Child Advocacy Center

Phone:518-565-4484  Fax: 518-324-6582 Email: Richelle.gregory@clintoncountygov.com

Community Resources

If You Suspect Child Abuse or Maltreatment, Please Call The Child Abuse & Maltreatment Reporting Center Hotline or Your Local Law Enforcement Agency;

 

Child Abuse & Maltreatment Reporting Center:

Albany: 1-800-342-3720

Why do children need Children's Advocacy Centers?

An estimated 1,564 children died from abuse and neglect in the United States in 20141, the most recent year for which there is national data. But child abuse fatalities are not the only consequences of abused children suffer. Sexual abuse, physical abuse, an neglect are forms of Adverse Childhood Experiences (ACEs) that researchers have linked to mental health problems, such as mood disorders, anxiety, substance abuse, and impulse control disorders.2 Child abuse often co-occurs with other ACEs, like witness to domestic or community violence, traumatic loss or separation, or sexual assault. Adults with multiple ACES have even been shown to be more likely to endure poor health outcomes like diabetes, STDs, heart disease, and early death.

In short, without intervention, child abuse causes lifelong problems.

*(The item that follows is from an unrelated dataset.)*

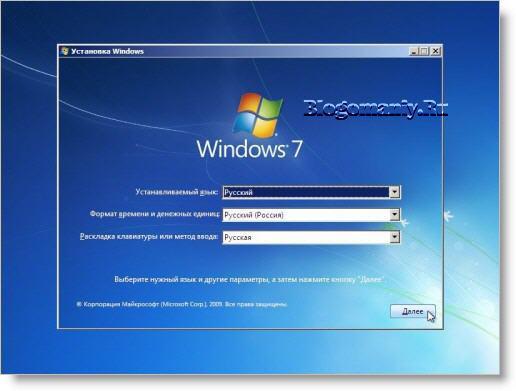 установка windows 7 через bios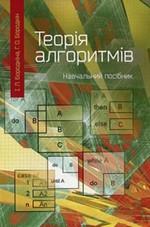 Теорія алгоритмів. Навчальний посібник - купить и читать книгу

But Children’s Advocacy Centers help kids by providing them with justice and healing from their abuse in a child-friendly setting they can trust. In addition to helping collect forensic evidence to help law enforcement and CPS protect children from abusers, CACs coordinate a complete response to the needs of a child after abuse. Last year, CACs around the country served more than 311,000 child victims of abuse, providing forensic interviews, evidence-based mental health treatments that are proven to reduce symptoms, case management, victim advocacy services, and more.

What is a CAC?

CACs are how communities mount a coordinated response to allegations of child abuse. To understand what a CAC is, you must understand what children face without one. Without a CAC, the child may end up having to tell the worst story of his or her life over and over again, to doctors, police, lawyers, therapists, investigators, judges, and others. They may not get the help they need to heal once the investigation is over, either.

When police or child protective services believe a child is being abused, the child is brought to the CAC—a safe, child-focused environment—by a caregiver or other “safe” adult. At the CAC, the child tells their story once to a trained interviewer who knows the right questions to ask. Then, based on the interview, a multidisciplinary team (MDT) that includes medical professionals, law enforcement, mental health providers, prosecution, child protective services, victim advocates, and other professionals make decisions together about how to help the child. Finally, they offer a wide range of services like therapy, medical exams, courtroom preparation, victim advocacy, case management, and more.

 

Diagram: Without CACs, children and families have difficulty connecting to services. With CACs, services are coordinated and aligned to serve children and families.